+++ Source data +++

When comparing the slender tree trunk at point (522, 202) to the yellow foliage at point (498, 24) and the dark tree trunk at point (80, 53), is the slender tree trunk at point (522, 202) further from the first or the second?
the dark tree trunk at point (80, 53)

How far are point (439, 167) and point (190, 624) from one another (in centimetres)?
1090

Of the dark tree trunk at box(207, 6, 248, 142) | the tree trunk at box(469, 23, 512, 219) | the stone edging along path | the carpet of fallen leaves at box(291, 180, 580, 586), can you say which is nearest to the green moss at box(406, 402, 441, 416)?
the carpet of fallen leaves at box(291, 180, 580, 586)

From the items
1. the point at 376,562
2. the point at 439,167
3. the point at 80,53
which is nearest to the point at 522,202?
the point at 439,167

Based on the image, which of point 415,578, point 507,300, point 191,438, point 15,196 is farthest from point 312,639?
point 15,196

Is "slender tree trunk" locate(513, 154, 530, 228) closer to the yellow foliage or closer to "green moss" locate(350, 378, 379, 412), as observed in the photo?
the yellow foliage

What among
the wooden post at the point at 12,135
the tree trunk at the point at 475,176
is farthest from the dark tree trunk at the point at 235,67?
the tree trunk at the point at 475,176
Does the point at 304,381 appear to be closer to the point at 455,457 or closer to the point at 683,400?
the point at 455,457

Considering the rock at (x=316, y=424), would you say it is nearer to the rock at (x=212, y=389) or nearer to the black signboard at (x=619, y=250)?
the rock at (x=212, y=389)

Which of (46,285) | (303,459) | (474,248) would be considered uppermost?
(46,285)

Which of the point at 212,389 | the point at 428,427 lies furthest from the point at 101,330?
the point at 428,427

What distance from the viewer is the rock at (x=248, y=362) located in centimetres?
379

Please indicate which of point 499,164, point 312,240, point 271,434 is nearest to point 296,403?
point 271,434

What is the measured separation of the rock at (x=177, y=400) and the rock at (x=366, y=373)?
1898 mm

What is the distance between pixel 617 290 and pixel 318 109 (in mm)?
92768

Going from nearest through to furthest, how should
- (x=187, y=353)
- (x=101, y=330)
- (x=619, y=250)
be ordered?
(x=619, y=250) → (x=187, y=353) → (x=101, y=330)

+++

• Your goal:
Each line of the material should be echoed exactly.

• Reply to the task:
When comparing the slender tree trunk at point (522, 202) to the yellow foliage at point (498, 24) and the dark tree trunk at point (80, 53), is the slender tree trunk at point (522, 202) further from the first or the second?
the dark tree trunk at point (80, 53)

How far are point (439, 167) and point (190, 624) from one another (in centimetres)?
1090

Of the dark tree trunk at box(207, 6, 248, 142) | the tree trunk at box(469, 23, 512, 219) | the stone edging along path | the carpet of fallen leaves at box(291, 180, 580, 586), can you say which is nearest to the green moss at box(406, 402, 441, 416)?
the carpet of fallen leaves at box(291, 180, 580, 586)

From the items
1. the point at 376,562
2. the point at 439,167
3. the point at 80,53
which is nearest to the point at 522,202?
the point at 439,167

Based on the image, which of point 415,578, point 507,300, point 191,438, point 15,196 is farthest from point 312,639?
point 15,196

Is "slender tree trunk" locate(513, 154, 530, 228) closer to the yellow foliage or closer to "green moss" locate(350, 378, 379, 412), as observed in the photo?
the yellow foliage

What among
the wooden post at the point at 12,135
the tree trunk at the point at 475,176
is farthest from the dark tree trunk at the point at 235,67?
the tree trunk at the point at 475,176
Does the point at 304,381 appear to be closer to the point at 455,457 or closer to the point at 683,400?
the point at 455,457

Considering the rock at (x=316, y=424), would you say it is nearer to the rock at (x=212, y=389) or nearer to the black signboard at (x=619, y=250)?
the rock at (x=212, y=389)

Which of (46,285) | (303,459) | (474,248) would be considered uppermost?
(46,285)

Which of the point at 212,389 | the point at 428,427 lies furthest from the point at 101,330?
the point at 428,427

What distance from the viewer is the rock at (x=248, y=362) located in centimetres?
379

Please indicate which of point 499,164, point 312,240, point 271,434 is nearest to point 296,403?
point 271,434

What is the measured separation of the rock at (x=177, y=400) and the rock at (x=366, y=373)?
1898 mm

What is the distance between pixel 617 290 and pixel 318 109 (in mm)?
92768

Going from nearest through to furthest, how should
- (x=187, y=353)
- (x=101, y=330)
- (x=619, y=250)
be ordered?
(x=619, y=250) → (x=187, y=353) → (x=101, y=330)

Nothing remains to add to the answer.